To soothe concerns, the government is periodically erecting “Know Nuclear” stalls across the state. These stalls spread misinformation. For instance, the government pamphlet “What is Radiation?” boasts that bananas contain potassium-40, a low-level radionuclide found in nature. But they make no comparison to human-made fission products such as strontium-90, which releases almost 20 million times more radiation than your friendly fruity isotope.
In August, more than 150 high school students were whisked to a secretly organised forum about the future of nuclear industry in the state. Secrecy was justified by the suggestion that violent anti-nuclear protesters might endanger the pupils.
Why does the state need to pour such big bucks into this festival of confusing roadshows, misleading science, TV ads and youth re-education sessions? Because most people who know anything about nuclear waste will recognise the danger posed by the proposed dump.

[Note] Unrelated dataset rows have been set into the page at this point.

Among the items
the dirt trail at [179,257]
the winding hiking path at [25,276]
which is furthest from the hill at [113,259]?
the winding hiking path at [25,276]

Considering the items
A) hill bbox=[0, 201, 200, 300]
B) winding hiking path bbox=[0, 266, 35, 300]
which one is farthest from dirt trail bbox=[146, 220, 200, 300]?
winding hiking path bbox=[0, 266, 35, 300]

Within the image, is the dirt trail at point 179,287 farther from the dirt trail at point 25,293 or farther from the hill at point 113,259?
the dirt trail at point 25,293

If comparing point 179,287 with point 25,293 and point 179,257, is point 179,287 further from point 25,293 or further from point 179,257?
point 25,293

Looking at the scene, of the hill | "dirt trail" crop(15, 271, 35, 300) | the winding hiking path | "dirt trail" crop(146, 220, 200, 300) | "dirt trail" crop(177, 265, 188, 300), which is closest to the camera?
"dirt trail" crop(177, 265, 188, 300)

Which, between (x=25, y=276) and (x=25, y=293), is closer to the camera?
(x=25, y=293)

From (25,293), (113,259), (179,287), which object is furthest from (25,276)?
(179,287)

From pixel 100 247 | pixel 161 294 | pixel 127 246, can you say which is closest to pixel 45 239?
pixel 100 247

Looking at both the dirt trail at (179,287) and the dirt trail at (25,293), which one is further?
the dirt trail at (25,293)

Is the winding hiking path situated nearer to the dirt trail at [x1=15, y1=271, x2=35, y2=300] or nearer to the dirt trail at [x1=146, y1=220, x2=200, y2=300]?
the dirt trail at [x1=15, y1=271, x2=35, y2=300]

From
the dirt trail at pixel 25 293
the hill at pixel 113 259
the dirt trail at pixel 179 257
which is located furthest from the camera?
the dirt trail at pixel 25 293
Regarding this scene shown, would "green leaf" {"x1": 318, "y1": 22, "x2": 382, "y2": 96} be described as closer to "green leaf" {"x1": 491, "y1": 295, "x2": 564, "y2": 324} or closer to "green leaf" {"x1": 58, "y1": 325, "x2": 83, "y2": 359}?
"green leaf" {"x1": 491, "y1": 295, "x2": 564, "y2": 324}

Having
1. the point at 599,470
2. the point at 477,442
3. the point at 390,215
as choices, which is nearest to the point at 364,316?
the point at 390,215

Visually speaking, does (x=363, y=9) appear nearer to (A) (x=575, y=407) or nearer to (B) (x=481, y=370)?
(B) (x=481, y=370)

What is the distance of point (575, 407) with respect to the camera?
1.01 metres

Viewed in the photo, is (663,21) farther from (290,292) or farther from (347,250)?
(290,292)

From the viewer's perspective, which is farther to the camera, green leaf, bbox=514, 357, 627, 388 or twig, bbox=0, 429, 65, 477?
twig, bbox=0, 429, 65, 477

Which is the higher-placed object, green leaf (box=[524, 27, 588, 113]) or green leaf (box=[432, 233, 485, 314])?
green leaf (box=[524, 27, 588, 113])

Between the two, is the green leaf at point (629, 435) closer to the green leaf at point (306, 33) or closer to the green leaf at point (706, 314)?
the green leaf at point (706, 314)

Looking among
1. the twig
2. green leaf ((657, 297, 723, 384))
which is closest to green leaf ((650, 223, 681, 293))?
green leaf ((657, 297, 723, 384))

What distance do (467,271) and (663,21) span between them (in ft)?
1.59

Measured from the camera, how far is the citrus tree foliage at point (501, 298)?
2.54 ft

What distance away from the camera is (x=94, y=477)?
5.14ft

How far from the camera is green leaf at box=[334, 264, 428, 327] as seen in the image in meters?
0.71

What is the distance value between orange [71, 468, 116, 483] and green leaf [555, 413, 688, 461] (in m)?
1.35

We live in a country in which black lung disease has re-emerged. Mining companies, in a world of competition, refuse to pay for basic safety measures to prevent excessive coal dust inhalation. This logic of cutting costs infuses all business under capitalism; nuclear waste dumps are no exception. As the MUA correctly stated: “Maritime workers – seafarers and wharfies – will be the first exposed to this toxic waste … Nowhere on this planet has a country designed a safe repository for nuclear waste”.
Indeed, the most technologically advanced repositories in the world, no matter how deep underground, have failed. Over many years, German radioactive waste had been disposed of in a deep facility in Lower Saxony. In 2008, it was discovered that some of the 126,000 barrels of waste had been leaking into ground water for decades. In 2014, New Mexico’s Waste Isolation Pilot Plant suffered a burst drum, contaminating the whole facility, including ventilation and surrounding air. Soon after, workers at the plant tested positive for radiation exposure.
This is the most hazardous waste ever produced by industry or the military. The royal commission explains that this stuff “requires isolation from the environment for many hundreds of thousands of years”. That makes the Roman Empire seem like yesterday; it is longer than the human race has existed.
Moreover, previous projects have involved only national waste storage; to transport waste by sea to an international dump has never been attempted and involves multiple dangers of accidental spillage.
Ultimately, this dump is about helping the global nuclear industry. The current build-up of site-by-site waste acts as a brake on investment. They want somewhere to dump it forever so they can go on producing more of it.